> [Text provided]:
____________________
Friday, September 5, 2014


Oftentimes, we bug chuckers measure our success as piscatorial masters of the universe in terms of personal bests: our best trout, our best cast, our best fly, even our best knot. Our continued ability to match or eclipse a previous record is how we convince ourselves that we're fine - fine fishermen. We say in our minds that if the apocalypse was to come tomorrow then we could provide needed sustenance for our loved ones, and our families would finally be forced to acknowledge and value our prowess with the long rod.

Consider the fella' in the above photograph. Tim Blair (you may recognize him from S.S. Flies and Tim's Warm Water Flies) has been fishing the Lake Ontario watershed since he was a boy. In the 20-odd years that he's chased steelhead on the Salmon River, the specimen pictured above is his best. This fish - caught on day one of a four day bender - made his trip. Tim was as happy as he was not because he bested a fish but because he bested himself (and inebriation), and demonstrated his skill at hooking and playing such a trophy before a very appreciative audience. I maintain that he's more lucky than good, given his lack of sobriety at the moment of the hook-up.

And then there's Shawn Brillon - one of the Orvis company's product developers. Shawn's best steelhead came on the same trip to the river. As you can see from the photo, the fish was a thick and powerful buck that weighed in at some 15 pounds (Boga-grip on the net ... not on the fish). That fish alone was reason enough to elicit a happy dance from the faithful employee of The Big O (he did dance ... I have it on video, and will happily sell to the highest bidder), but the quintessential icing on the cake was that the outsized buck took a traditional spey fly - an Orange Heron - on a long and slowly swinging line.

Typically, I do not catch very many big fish. My friends do, but either through a general lack of luck or skill, the river gods never seem to smile on me quite the way they do the people with whom I surround myself. And the truth is that I've come to terms with my turn of fate being what it is, because sometimes the biggest fish aren't what matters most. With all due respect to Shawn and Tim, sometimes catching just the right fish at just the right time is what most matters.

Consider another of my good friends, Ben Jose. Ben is one of the hardest working men I know. He runs his own business - Benjamin Bronze Studios - and he genuinely cherishes the little bit of time he gets on the water. Ben has caught any number of outsized fish in his day, but if you were to ask him he would almost certainly suggest that his best fish was a brown trout that came to hand at the end of his very first day on the Salmon River in New York. Ben was relatively new to fly fishing then, and the boys giving him a tour of the river did all they could to make sure he paid his dues: he was mercilessly ridiculed, made to fish the least productive parts of the run, and called on repeatedly to net fish for his "friends" as they hooked up many times throughout the day.
____________________
> [Extracted entries]:
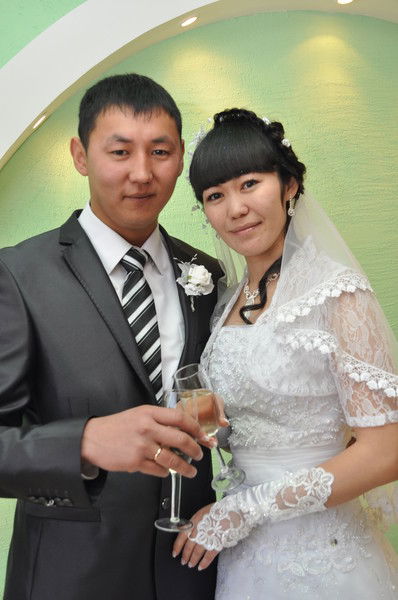 Эльмира Абдирашитова (Майлибаева)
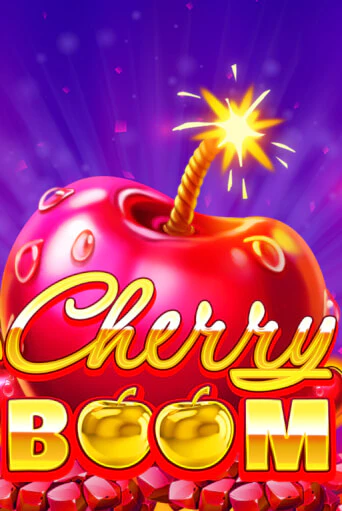 Бесплатная версия игры Cherry Boom | VAVADA KZ 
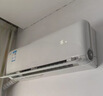 格力空调【价保618】云舒氧Pro 1.5匹新一级能效变频纯铜管 健康风不吹人空调新风挂机国家补贴 实拍图
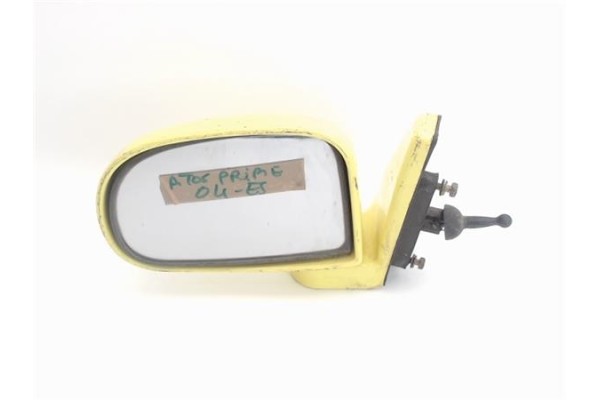 Recambio de retrovisor izquierdo para hyundai atos (em) referencia OEM IAM 8761006201  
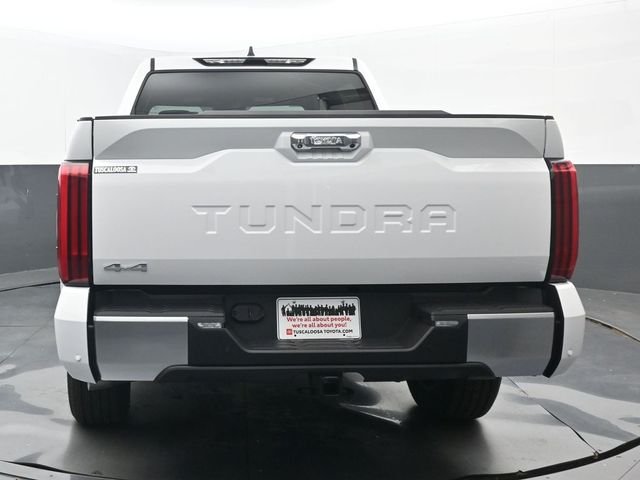 New 2026 Ice Cap Toyota Limited image 18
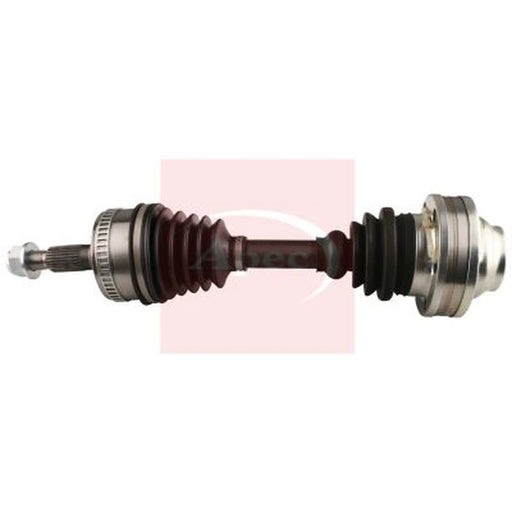 Apec CV Drive Shaft Driveshaft Front ADS1079LR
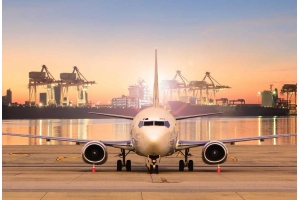 從義烏發(fā)貨到美國，美國專線和國際快遞如何選擇?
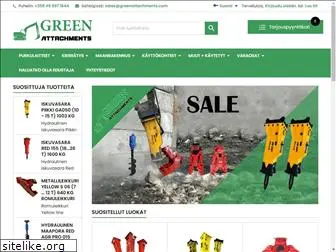 greenattachments.com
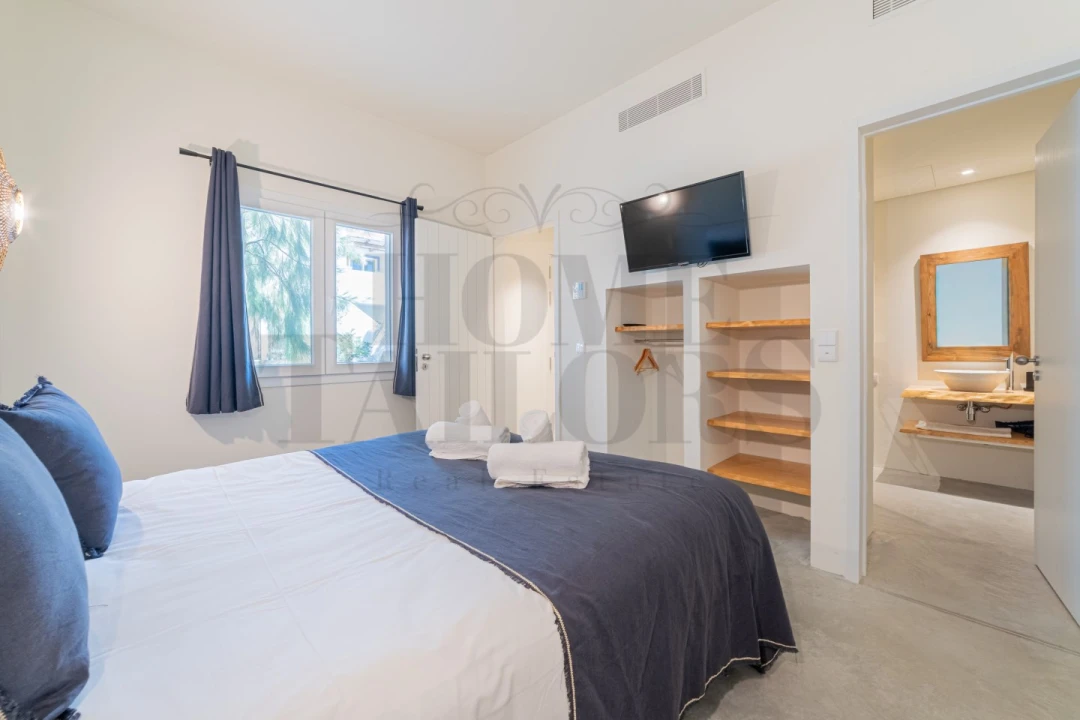 Apartamento T2 para Venda em Carvalhal Foto 9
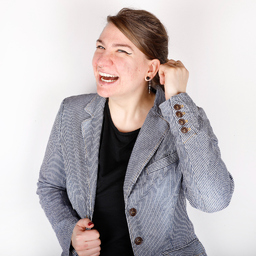 Maline Schmidt's profile picture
____________________
> [Problem to work on]: Could you reproduce, word for word, the part of the fly fishing post starting at "Consider the fella' in" and ending at "of the hook-up."?

> [Completed exercise]:
Consider the fella' in the above photograph. Tim Blair (you may recognize him from S.S. Flies and Tim's Warm Water Flies) has been fishing the Lake Ontario watershed since he was a boy. In the 20-odd years that he's chased steelhead on the Salmon River, the specimen pictured above is his best. This fish - caught on day one of a four day bender - made his trip. Tim was as happy as he was not because he bested a fish but because he bested himself (and inebriation), and demonstrated his skill at hooking and playing such a trophy before a very appreciative audience. I maintain that he's more lucky than good, given his lack of sobriety at the moment of the hook-up.